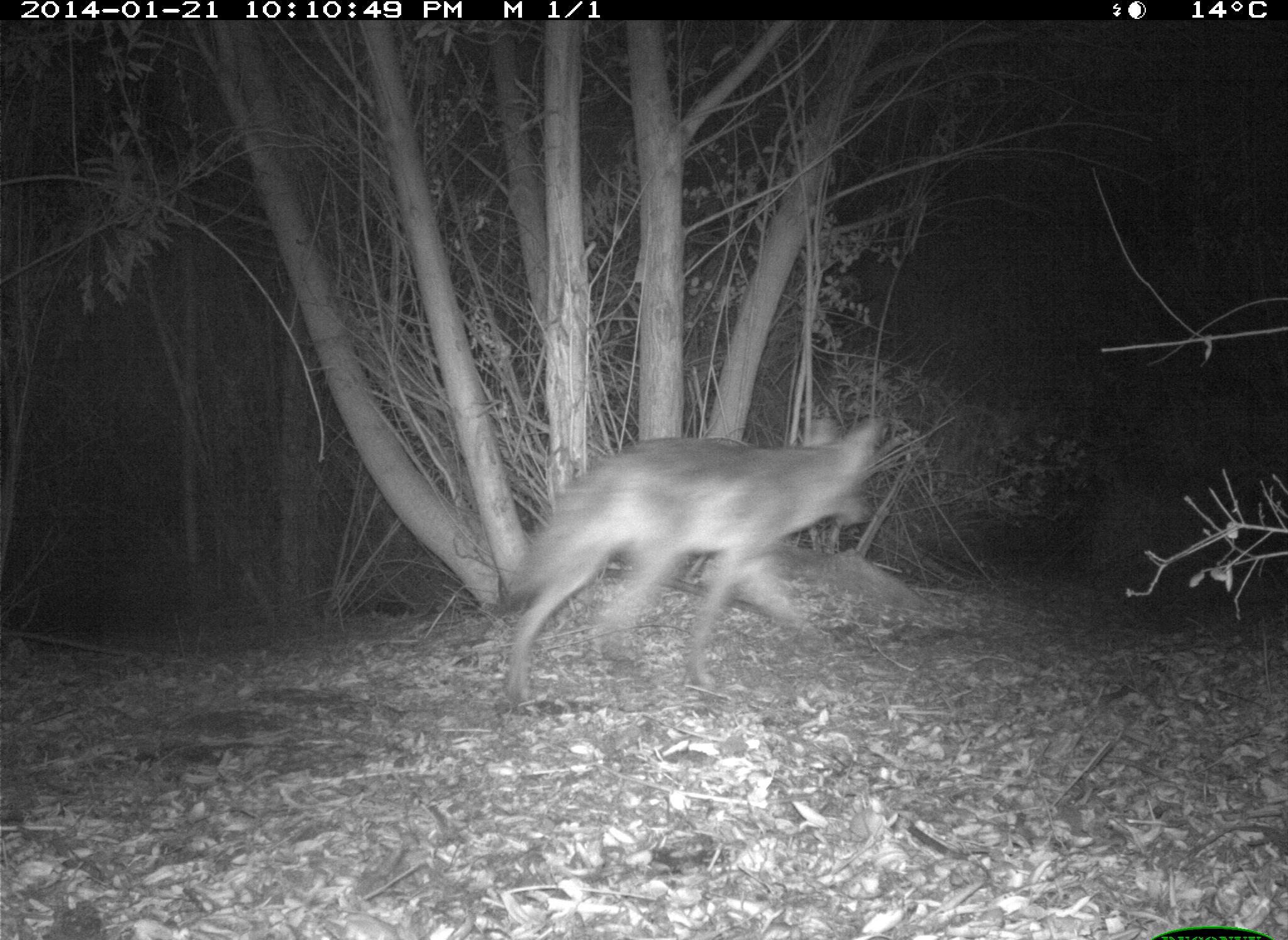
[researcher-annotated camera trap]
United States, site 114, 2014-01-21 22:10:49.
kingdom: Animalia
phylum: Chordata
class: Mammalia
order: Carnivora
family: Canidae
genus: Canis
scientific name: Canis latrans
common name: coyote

■ ■ ■

> Task description:
For this exercise, please copy exactly the lines from the one holding "phylum: Chordata" through the end of the records, the first and last included.

> Output for this task:
phylum: Chordata
class: Mammalia
order: Carnivora
family: Canidae
genus: Canis
scientific name: Canis latrans
common name: coyote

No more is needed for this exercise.